The problem: Carry forward the passage on AI agents that mistake model output for authority, picking up after its final sentence.

Text to read:
──────
Dave drew the parallel directly to SQL injection. For decades, developers made the same mistake: they took user-supplied text and treated it as code. A user typed a name into a login form. The database executed it as a query. The solution was parameterization: a layer that kept data and instructions in separate channels, so that text from a user could never be interpreted as a database command, regardless of what that text contained.

His framing: “We spent decades teaching computers not to confuse data with code. And now we have to teach AI systems not to confuse language with permission.”

The AI is the mixing layer. It ingests text from the world, thinks about it, and produces text that downstream systems act on. If those downstream systems treat the AI’s output as authority, rather than as a translation of external content, the attack is already half-complete.

The Structural Problem

The Morse code hack would have failed at several points with different design choices.

If the NFT gift hadn’t expanded wallet capabilities, the attack surface didn’t exist. Capabilities should arrive through verified channels with explicit user approval, not embedded in collectibles.

If Grok had labeled its translated output with a provenance tag, something like “this translation originated from a public post on an external platform,” Bankerbot could have required additional authorization before treating it as a command. The translated text would still be useful. It just wouldn’t be disguisable as a first-party instruction.

If Bankerbot had required independent authorization for financial transfers above some threshold, the chain would have broken. The model proposes. A policy layer decides. A separate enforcement mechanism executes. Dave’s summary: “The output from an AI must never be mistaken for authority. It’s just output.”

If the system had a hard limit on irreversible operations, requiring a human confirmation before any transfer exceeding a defined amount, $154,530 would have triggered a pause. The attacker gets nothing while the wallet owner gets a notification.

None of those safeguards were in place. They’re not in place in most agent deployments right now.

The Intern Analogy

Dave has a shorthand for why this happens. He compares overpowered agents to a new intern who has been handed the company credit card, the root password to production, and a policy manual written in Egyptian poetry.

The intern isn’t malicious. The intern is trying to help. But the combination of broad access and ambiguous instruction, in a situation the intern wasn’t designed to handle, produces disasters that look, from the intern’s perspective, like good work.
──────
Data shown:
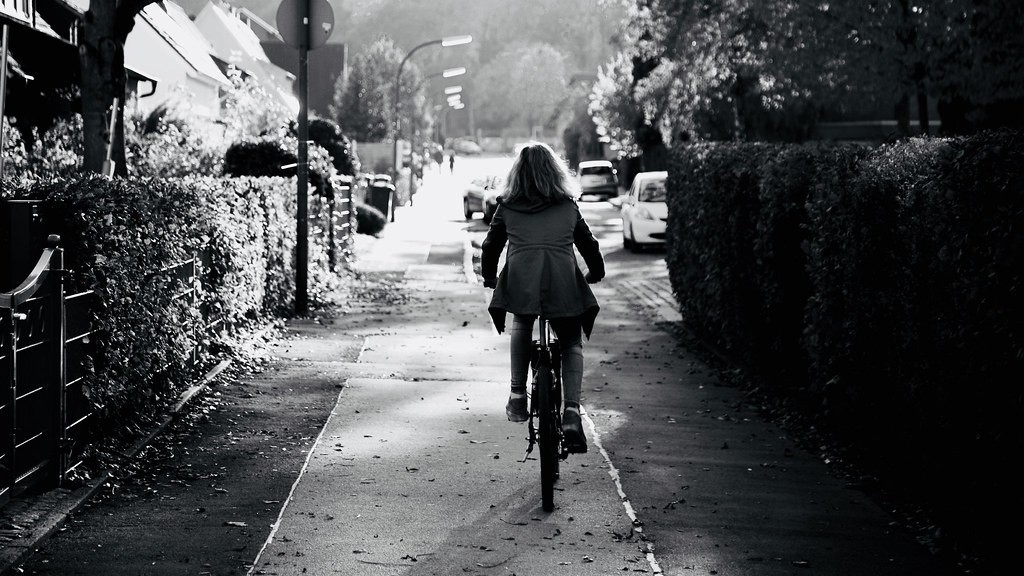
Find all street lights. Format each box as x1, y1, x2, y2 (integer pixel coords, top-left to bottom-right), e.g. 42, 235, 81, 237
410, 67, 465, 205
392, 36, 472, 220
──────
Response to this exercise:
The same architecture that makes an agent useful, access to information, the ability to act on external systems, willingness to process any input it receives, is the same architecture that makes it exploitable. You can’t remove the helpfulness without destroying the value. You have to add structure around it.

What the Fix Looks Like

There is no patch to download. Authority laundering is a design pattern failure, not a software bug.

Untrusted content has to stay labeled as untrusted even after processing. If an agent reads a social media post, summarizes a webpage, or translates a message, the output needs to carry a flag indicating its origin. That flag should travel with the content through every downstream step. Translation is not the same as trusted certification.

Financial and destructive actions need independent authorization. Not just agent approval. A separate policy layer, applied regardless of how confident or clearly-worded the instruction appears, before any transfer executes, before any file deletes, before any message sends to external parties.

Capability expansion needs explicit human consent. An NFT, a document, an email, a new plugin should never be able to silently expand what an agent is allowed to do. If a capability arrives as a side effect of normal operation, it should be flagged for review before it activates.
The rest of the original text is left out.